To do |
Could you return the data below exactly as it appears?

Data provided |
.....

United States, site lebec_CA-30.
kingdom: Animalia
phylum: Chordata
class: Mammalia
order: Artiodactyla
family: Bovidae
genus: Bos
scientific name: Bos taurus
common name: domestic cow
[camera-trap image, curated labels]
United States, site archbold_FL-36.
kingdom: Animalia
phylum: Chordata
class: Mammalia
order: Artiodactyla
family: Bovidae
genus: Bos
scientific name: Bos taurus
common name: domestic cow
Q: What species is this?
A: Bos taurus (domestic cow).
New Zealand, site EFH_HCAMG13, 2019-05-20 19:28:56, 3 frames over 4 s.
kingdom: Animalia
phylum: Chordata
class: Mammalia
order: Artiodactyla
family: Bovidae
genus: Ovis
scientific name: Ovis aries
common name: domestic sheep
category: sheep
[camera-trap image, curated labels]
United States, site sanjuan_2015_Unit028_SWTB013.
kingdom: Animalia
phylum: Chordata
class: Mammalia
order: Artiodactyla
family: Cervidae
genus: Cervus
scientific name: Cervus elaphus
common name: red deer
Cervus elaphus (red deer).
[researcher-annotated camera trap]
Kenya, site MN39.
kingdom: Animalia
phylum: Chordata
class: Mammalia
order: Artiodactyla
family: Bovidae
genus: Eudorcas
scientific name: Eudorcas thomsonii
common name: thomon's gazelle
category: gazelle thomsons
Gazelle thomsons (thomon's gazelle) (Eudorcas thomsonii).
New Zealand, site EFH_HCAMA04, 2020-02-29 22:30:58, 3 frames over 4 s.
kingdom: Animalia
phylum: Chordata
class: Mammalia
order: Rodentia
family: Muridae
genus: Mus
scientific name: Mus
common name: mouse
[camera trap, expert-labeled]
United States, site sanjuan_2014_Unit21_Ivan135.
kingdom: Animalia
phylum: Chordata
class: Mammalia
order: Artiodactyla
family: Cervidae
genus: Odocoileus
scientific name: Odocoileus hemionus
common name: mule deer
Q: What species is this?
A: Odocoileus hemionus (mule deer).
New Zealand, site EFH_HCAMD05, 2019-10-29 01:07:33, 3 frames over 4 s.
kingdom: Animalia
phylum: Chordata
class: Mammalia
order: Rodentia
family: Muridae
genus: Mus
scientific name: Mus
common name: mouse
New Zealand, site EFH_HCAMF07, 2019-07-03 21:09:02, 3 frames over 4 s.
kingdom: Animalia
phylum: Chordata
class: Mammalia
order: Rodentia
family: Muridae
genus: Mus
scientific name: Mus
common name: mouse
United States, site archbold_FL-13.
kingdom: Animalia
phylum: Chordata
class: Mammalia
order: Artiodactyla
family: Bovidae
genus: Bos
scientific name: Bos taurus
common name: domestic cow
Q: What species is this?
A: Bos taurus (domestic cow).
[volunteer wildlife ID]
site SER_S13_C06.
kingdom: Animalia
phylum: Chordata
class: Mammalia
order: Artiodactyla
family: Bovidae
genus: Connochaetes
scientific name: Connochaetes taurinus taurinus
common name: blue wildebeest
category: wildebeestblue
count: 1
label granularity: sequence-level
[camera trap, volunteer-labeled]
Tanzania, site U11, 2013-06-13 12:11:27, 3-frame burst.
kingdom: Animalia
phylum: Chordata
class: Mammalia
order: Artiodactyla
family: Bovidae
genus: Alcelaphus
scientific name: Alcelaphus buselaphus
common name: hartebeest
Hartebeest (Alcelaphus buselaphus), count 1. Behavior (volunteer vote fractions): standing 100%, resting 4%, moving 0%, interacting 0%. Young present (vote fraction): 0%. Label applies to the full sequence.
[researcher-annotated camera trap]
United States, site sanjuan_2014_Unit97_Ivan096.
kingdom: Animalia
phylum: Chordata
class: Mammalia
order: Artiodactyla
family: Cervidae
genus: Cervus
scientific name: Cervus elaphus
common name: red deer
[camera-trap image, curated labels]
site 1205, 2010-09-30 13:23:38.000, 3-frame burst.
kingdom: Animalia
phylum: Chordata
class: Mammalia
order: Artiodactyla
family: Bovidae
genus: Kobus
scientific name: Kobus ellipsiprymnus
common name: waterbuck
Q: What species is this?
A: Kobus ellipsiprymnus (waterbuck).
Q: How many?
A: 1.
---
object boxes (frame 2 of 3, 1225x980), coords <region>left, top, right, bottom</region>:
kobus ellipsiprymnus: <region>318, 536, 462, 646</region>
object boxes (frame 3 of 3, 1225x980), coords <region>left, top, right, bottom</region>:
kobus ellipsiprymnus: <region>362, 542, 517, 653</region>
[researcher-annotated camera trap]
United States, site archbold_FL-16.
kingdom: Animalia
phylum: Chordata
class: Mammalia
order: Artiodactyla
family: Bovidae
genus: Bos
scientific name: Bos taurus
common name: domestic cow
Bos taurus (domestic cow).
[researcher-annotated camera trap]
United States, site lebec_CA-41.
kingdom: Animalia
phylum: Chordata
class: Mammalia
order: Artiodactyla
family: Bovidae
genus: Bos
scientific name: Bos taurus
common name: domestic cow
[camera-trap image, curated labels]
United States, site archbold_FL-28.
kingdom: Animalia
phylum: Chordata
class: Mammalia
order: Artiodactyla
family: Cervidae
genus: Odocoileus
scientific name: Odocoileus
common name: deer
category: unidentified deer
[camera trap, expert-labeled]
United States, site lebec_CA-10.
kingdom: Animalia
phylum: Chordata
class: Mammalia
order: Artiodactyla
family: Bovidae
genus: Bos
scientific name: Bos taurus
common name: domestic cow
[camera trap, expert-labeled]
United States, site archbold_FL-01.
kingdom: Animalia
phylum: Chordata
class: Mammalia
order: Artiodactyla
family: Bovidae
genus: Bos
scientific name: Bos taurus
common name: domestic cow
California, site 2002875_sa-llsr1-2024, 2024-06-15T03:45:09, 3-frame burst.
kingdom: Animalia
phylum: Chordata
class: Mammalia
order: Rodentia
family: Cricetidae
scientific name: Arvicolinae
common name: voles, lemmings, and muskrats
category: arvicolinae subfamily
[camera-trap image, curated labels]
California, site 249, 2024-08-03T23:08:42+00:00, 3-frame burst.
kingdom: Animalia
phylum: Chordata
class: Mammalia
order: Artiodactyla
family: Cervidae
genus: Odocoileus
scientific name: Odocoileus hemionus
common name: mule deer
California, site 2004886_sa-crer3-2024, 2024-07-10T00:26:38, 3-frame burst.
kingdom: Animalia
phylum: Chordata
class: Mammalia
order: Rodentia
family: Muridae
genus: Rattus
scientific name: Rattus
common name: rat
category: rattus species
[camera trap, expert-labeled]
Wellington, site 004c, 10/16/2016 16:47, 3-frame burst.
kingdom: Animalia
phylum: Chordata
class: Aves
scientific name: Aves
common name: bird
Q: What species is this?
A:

.....

Answer to this problem |
United States, site lebec_CA-30.
kingdom: Animalia
phylum: Chordata
class: Mammalia
order: Artiodactyla
family: Bovidae
genus: Bos
scientific name: Bos taurus
common name: domestic cow
[camera-trap image, curated labels]
United States, site archbold_FL-36.
kingdom: Animalia
phylum: Chordata
class: Mammalia
order: Artiodactyla
family: Bovidae
genus: Bos
scientific name: Bos taurus
common name: domestic cow
Q: What species is this?
A: Bos taurus (domestic cow).
New Zealand, site EFH_HCAMG13, 2019-05-20 19:28:56, 3 frames over 4 s.
kingdom: Animalia
phylum: Chordata
class: Mammalia
order: Artiodactyla
family: Bovidae
genus: Ovis
scientific name: Ovis aries
common name: domestic sheep
category: sheep
[camera-trap image, curated labels]
United States, site sanjuan_2015_Unit028_SWTB013.
kingdom: Animalia
phylum: Chordata
class: Mammalia
order: Artiodactyla
family: Cervidae
genus: Cervus
scientific name: Cervus elaphus
common name: red deer
Cervus elaphus (red deer).
[researcher-annotated camera trap]
Kenya, site MN39.
kingdom: Animalia
phylum: Chordata
class: Mammalia
order: Artiodactyla
family: Bovidae
genus: Eudorcas
scientific name: Eudorcas thomsonii
common name: thomon's gazelle
category: gazelle thomsons
Gazelle thomsons (thomon's gazelle) (Eudorcas thomsonii).
New Zealand, site EFH_HCAMA04, 2020-02-29 22:30:58, 3 frames over 4 s.
kingdom: Animalia
phylum: Chordata
class: Mammalia
order: Rodentia
family: Muridae
genus: Mus
scientific name: Mus
common name: mouse
[camera trap, expert-labeled]
United States, site sanjuan_2014_Unit21_Ivan135.
kingdom: Animalia
phylum: Chordata
class: Mammalia
order: Artiodactyla
family: Cervidae
genus: Odocoileus
scientific name: Odocoileus hemionus
common name: mule deer
Q: What species is this?
A: Odocoileus hemionus (mule deer).
New Zealand, site EFH_HCAMD05, 2019-10-29 01:07:33, 3 frames over 4 s.
kingdom: Animalia
phylum: Chordata
class: Mammalia
order: Rodentia
family: Muridae
genus: Mus
scientific name: Mus
common name: mouse
New Zealand, site EFH_HCAMF07, 2019-07-03 21:09:02, 3 frames over 4 s.
kingdom: Animalia
phylum: Chordata
class: Mammalia
order: Rodentia
family: Muridae
genus: Mus
scientific name: Mus
common name: mouse
United States, site archbold_FL-13.
kingdom: Animalia
phylum: Chordata
class: Mammalia
order: Artiodactyla
family: Bovidae
genus: Bos
scientific name: Bos taurus
common name: domestic cow
Q: What species is this?
A: Bos taurus (domestic cow).
[volunteer wildlife ID]
site SER_S13_C06.
kingdom: Animalia
phylum: Chordata
class: Mammalia
order: Artiodactyla
family: Bovidae
genus: Connochaetes
scientific name: Connochaetes taurinus taurinus
common name: blue wildebeest
category: wildebeestblue
count: 1
label granularity: sequence-level
[camera trap, volunteer-labeled]
Tanzania, site U11, 2013-06-13 12:11:27, 3-frame burst.
kingdom: Animalia
phylum: Chordata
class: Mammalia
order: Artiodactyla
family: Bovidae
genus: Alcelaphus
scientific name: Alcelaphus buselaphus
common name: hartebeest
Hartebeest (Alcelaphus buselaphus), count 1. Behavior (volunteer vote fractions): standing 100%, resting 4%, moving 0%, interacting 0%. Young present (vote fraction): 0%. Label applies to the full sequence.
[researcher-annotated camera trap]
United States, site sanjuan_2014_Unit97_Ivan096.
kingdom: Animalia
phylum: Chordata
class: Mammalia
order: Artiodactyla
family: Cervidae
genus: Cervus
scientific name: Cervus elaphus
common name: red deer
[camera-trap image, curated labels]
site 1205, 2010-09-30 13:23:38.000, 3-frame burst.
kingdom: Animalia
phylum: Chordata
class: Mammalia
order: Artiodactyla
family: Bovidae
genus: Kobus
scientific name: Kobus ellipsiprymnus
common name: waterbuck
Q: What species is this?
A: Kobus ellipsiprymnus (waterbuck).
Q: How many?
A: 1.
---
object boxes (frame 2 of 3, 1225x980), coords <region>left, top, right, bottom</region>:
kobus ellipsiprymnus: <region>318, 536, 462, 646</region>
object boxes (frame 3 of 3, 1225x980), coords <region>left, top, right, bottom</region>:
kobus ellipsiprymnus: <region>362, 542, 517, 653</region>
[researcher-annotated camera trap]
United States, site archbold_FL-16.
kingdom: Animalia
phylum: Chordata
class: Mammalia
order: Artiodactyla
family: Bovidae
genus: Bos
scientific name: Bos taurus
common name: domestic cow
Bos taurus (domestic cow).
[researcher-annotated camera trap]
United States, site lebec_CA-41.
kingdom: Animalia
phylum: Chordata
class: Mammalia
order: Artiodactyla
family: Bovidae
genus: Bos
scientific name: Bos taurus
common name: domestic cow
[camera-trap image, curated labels]
United States, site archbold_FL-28.
kingdom: Animalia
phylum: Chordata
class: Mammalia
order: Artiodactyla
family: Cervidae
genus: Odocoileus
scientific name: Odocoileus
common name: deer
category: unidentified deer
[camera trap, expert-labeled]
United States, site lebec_CA-10.
kingdom: Animalia
phylum: Chordata
class: Mammalia
order: Artiodactyla
family: Bovidae
genus: Bos
scientific name: Bos taurus
common name: domestic cow
[camera trap, expert-labeled]
United States, site archbold_FL-01.
kingdom: Animalia
phylum: Chordata
class: Mammalia
order: Artiodactyla
family: Bovidae
genus: Bos
scientific name: Bos taurus
common name: domestic cow
California, site 2002875_sa-llsr1-2024, 2024-06-15T03:45:09, 3-frame burst.
kingdom: Animalia
phylum: Chordata
class: Mammalia
order: Rodentia
family: Cricetidae
scientific name: Arvicolinae
common name: voles, lemmings, and muskrats
category: arvicolinae subfamily
[camera-trap image, curated labels]
California, site 249, 2024-08-03T23:08:42+00:00, 3-frame burst.
kingdom: Animalia
phylum: Chordata
class: Mammalia
order: Artiodactyla
family: Cervidae
genus: Odocoileus
scientific name: Odocoileus hemionus
common name: mule deer
California, site 2004886_sa-crer3-2024, 2024-07-10T00:26:38, 3-frame burst.
kingdom: Animalia
phylum: Chordata
class: Mammalia
order: Rodentia
family: Muridae
genus: Rattus
scientific name: Rattus
common name: rat
category: rattus species
[camera trap, expert-labeled]
Wellington, site 004c, 10/16/2016 16:47, 3-frame burst.
kingdom: Animalia
phylum: Chordata
class: Aves
scientific name: Aves
common name: bird
Q: What species is this?
A:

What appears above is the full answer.